Above all, I wanted to use React, in order to get more practice with building components and passing data between them.
Using GraphQL queries, I generate each "favorite project" page dynamically. My app looks for any markdown files in my /content/projects/
folder, reads their slug
key, and generates a page titled with that key's value:
// gatsby-node.js
exports.createPages = async function ({ actions, graphql }) {
const { data } = await graphql(`
query {
projects: allMdx(filter: {fileAbsolutePath: {regex: "/projects/"}}) {
edges {
node {
frontmatter {
slug
}
}
}
}
}
`)
data.projects.edges.forEach(edge => {
const slug = edge.node.frontmatter.slug
actions.createPage({
path: slug,
component: require.resolve(`./src/components/project.js`),
context: { slug: slug },
})
})
}
I have a Project
component that the script uses as a template for each slug, which reads and renders page data. The data is stored as a frontmatter object, followed by regular Markdown, which is also parsed by MDX. MDX is just Markdown that lets you write JSX within the body, in case I ever want to include a React component in a Markdown file.
Example project.mdx file:
---
slug: "portfolio"
title: "My Portfolio Redesign"
subtitle: "Gatsby-powered, React-driven, Netlify-hosted"

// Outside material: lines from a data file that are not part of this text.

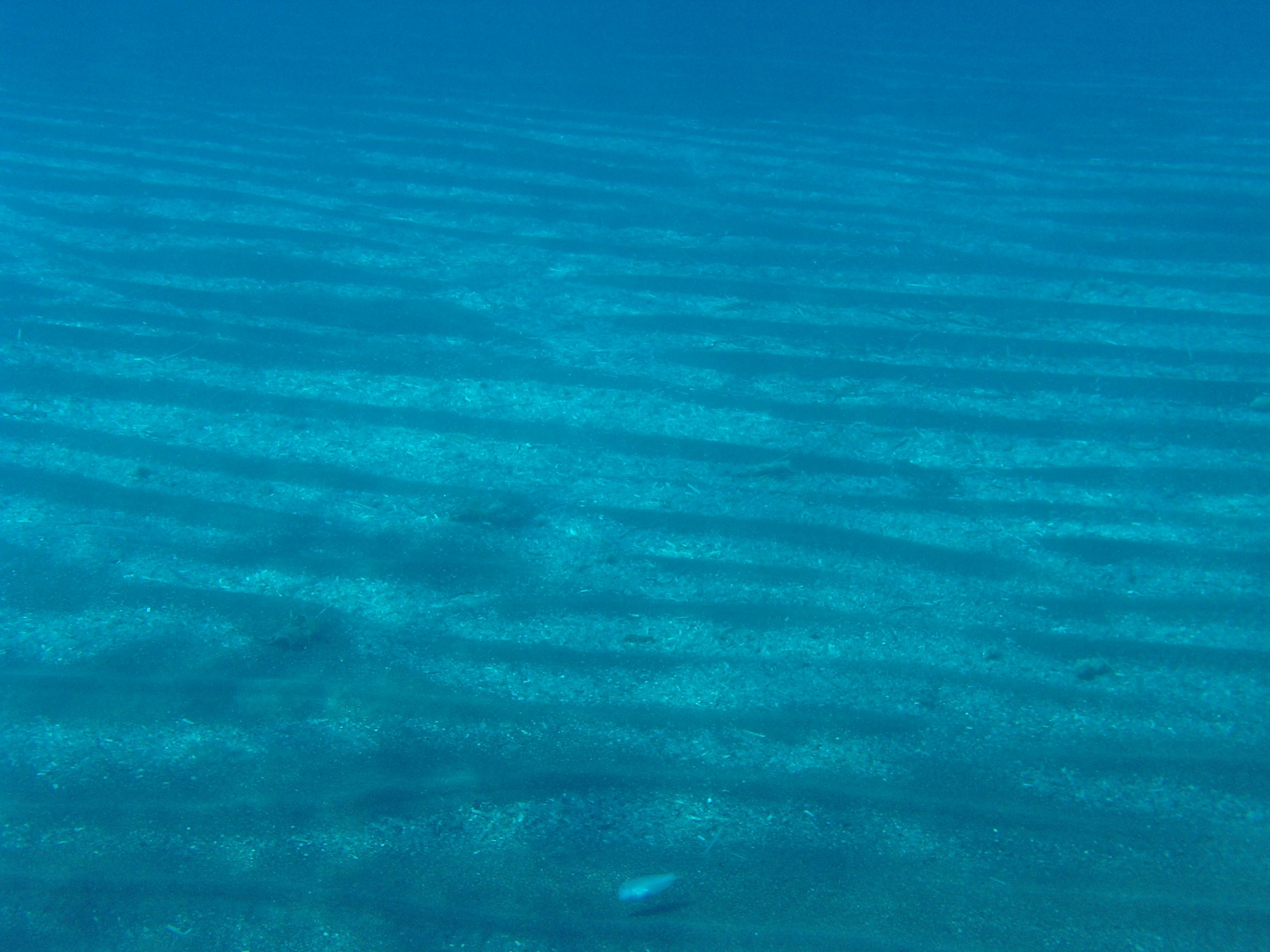 54. Слоистость на дне - Пляж Периссы. Санторини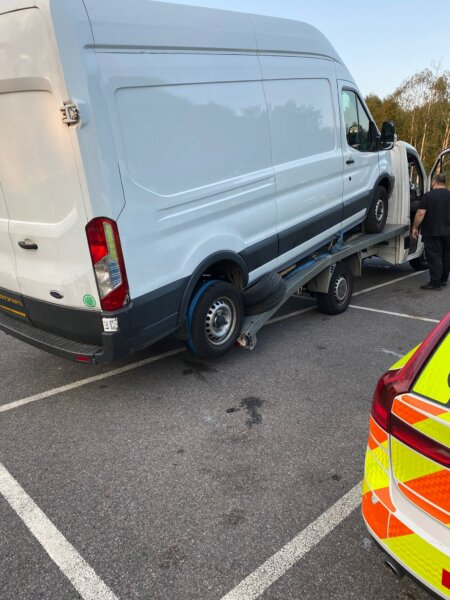 Kent police unimpressed by attempt to recover van using tiny truck & trailer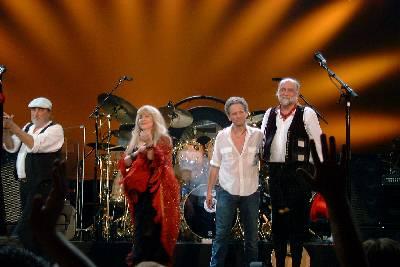 fleetwood mac Fleetwood Mac says no to album, yes to tour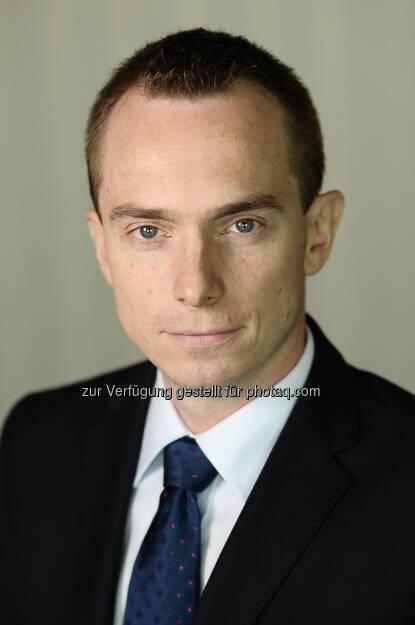 Grzegorz Sielewicz, 33, steigt als neuer Chef-Ökonom für die Region Zentraleuropa ein. Die Coface-Gruppe erweitert ihr Team für wirtschaftliche Analysen und strebt durch die Ernennung von Ökonomen für die wichtigsten Regionen der Welt eine neue internationale Dimension an. (25.09.2013)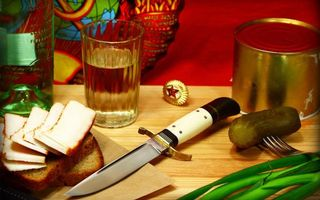 Обои нож, стакан, бутылка, граненый, хлеб, сало, огурец, тушенка, значок, звезда, еда, оружие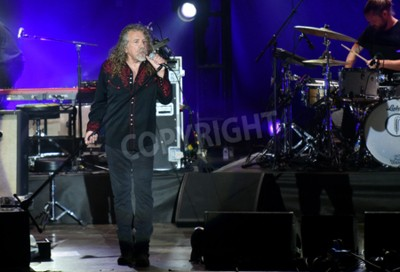 Fotomural PILSEN, REPÚBLICA CHECA - 27 DE JULIO DE 2016: Famoso cantante inglés Robert Plant Durante su actuación en Pilsen, República Checa, 27 de julio de 2016.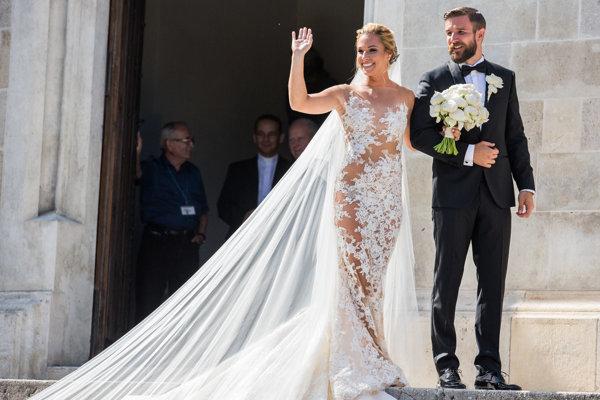 Dominika Cibulková sa nedostala do finále Wimbledonu, takže svadba sa nepresúvala.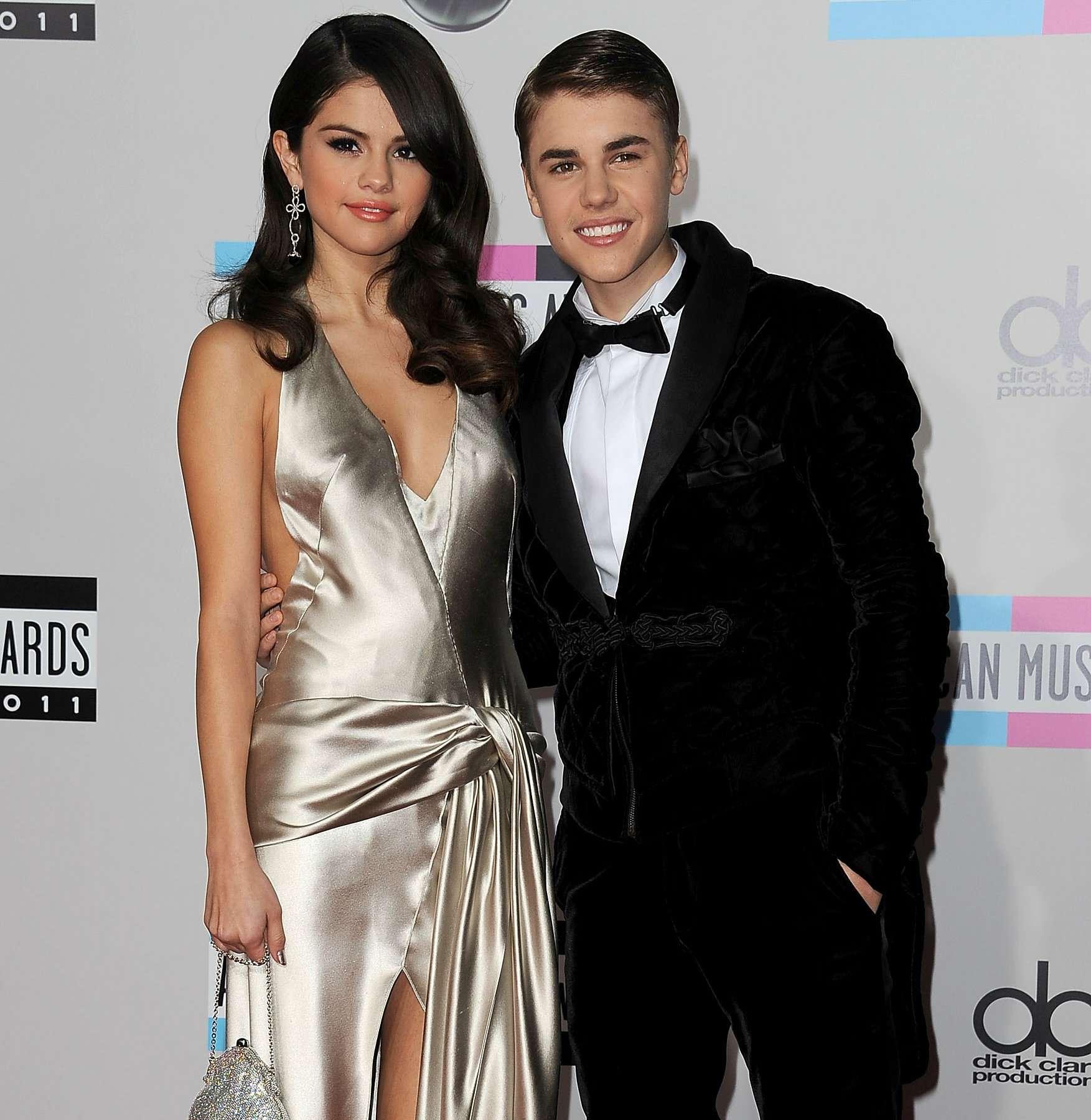 Selena Gómez y Justin Bieber celebraron una ceremonia de compromiso en Los Ángeles Foto: Getty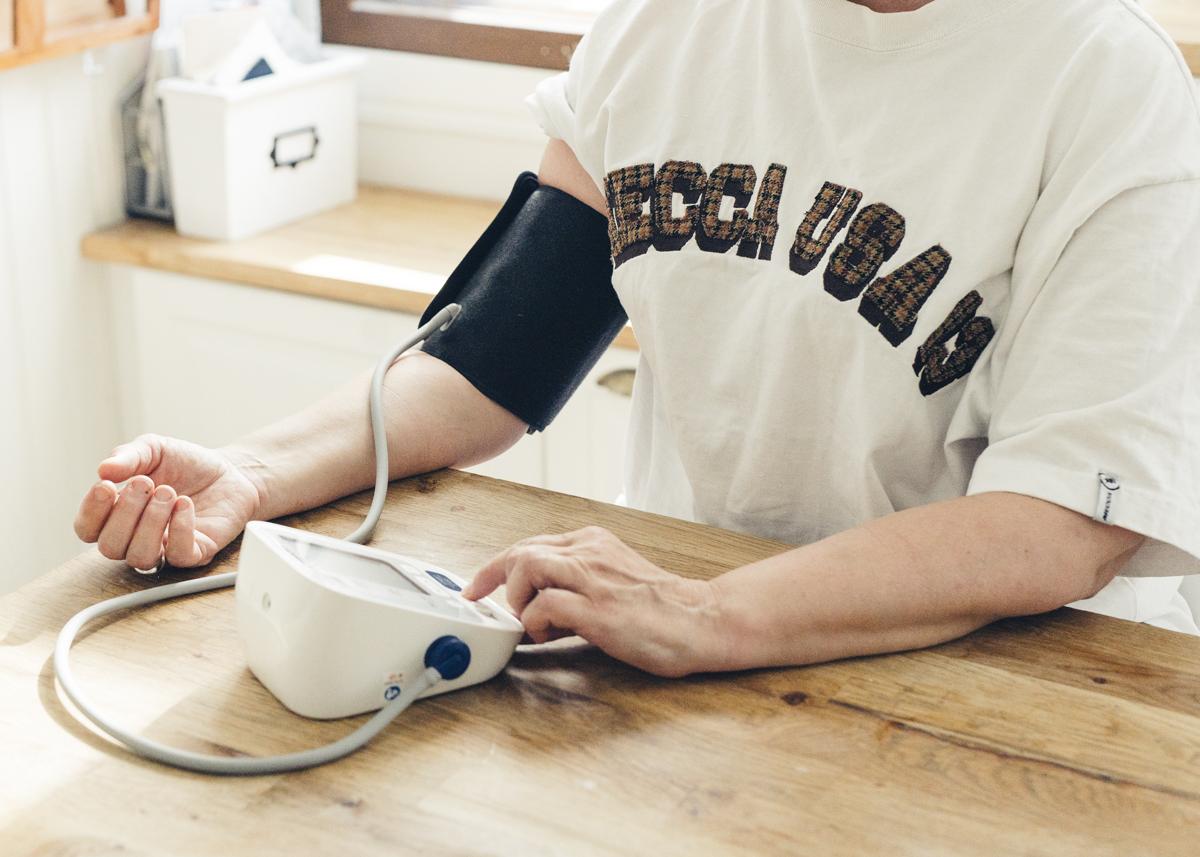 Sydänliitto haluaa auttaa kohonneen verenpaineen hoitamisessa. Työtä varten tarvitsemme myös sinun apuasi. Vastaa kyselyyn pe 1.10.2021 mennessä. ❤️ Verenpaineen kohoaminen iän myötä on hyvin tavallista, – joka toisen suomalaisen verenpaine on kohonnut. https://t.co/zBL4aF9wbq https://t.co/QxkLf5ATGf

tech: "Gatsby, React, GraphQL, styled-components, Markdown, MDX, Netlify, CMS"
date: "August 2021"
link: "https://github.com/kevinlizarazo/portfolio"
---
I recently decided to rebuild my portfolio site...
I also have a Projects
component on the front page that simply queries each Markdown file in /projects
for their title, subtitle, and date, rendering out one "card" for each successful query.
To style everything, I use styled-components
, a form of CSS-in-JS, which pairs with React quite conveniently. It allows for tidier organization when it comes to styling each component. On previous projects, I've sometimes found that externalized CSS could get pretty wild pretty quickly.
// styled-components in action:
import styled from "styled-components"
const StyledPost = styled.section`
margin-top: 25px;
a {
font-weight: bold;
}
@media screen and (max-width: 420px) {
line-height: 1.75rem;
}
`
const components = {
Link
}
const Post = ({ data }) => {
const { frontmatter, body } = data.mdx
return (
<StyledPost>
<MDXProvider components={components}>
<MDXRenderer>{body}</MDXRenderer>
</MDXProvider>
</StyledPost>
)
}
My site is now like a compact, lightweight CMS. The process of adding new highlighted projects is trivial: all I do is create and push a new Markdown file. I'm looking forward to using these technologies for future projects!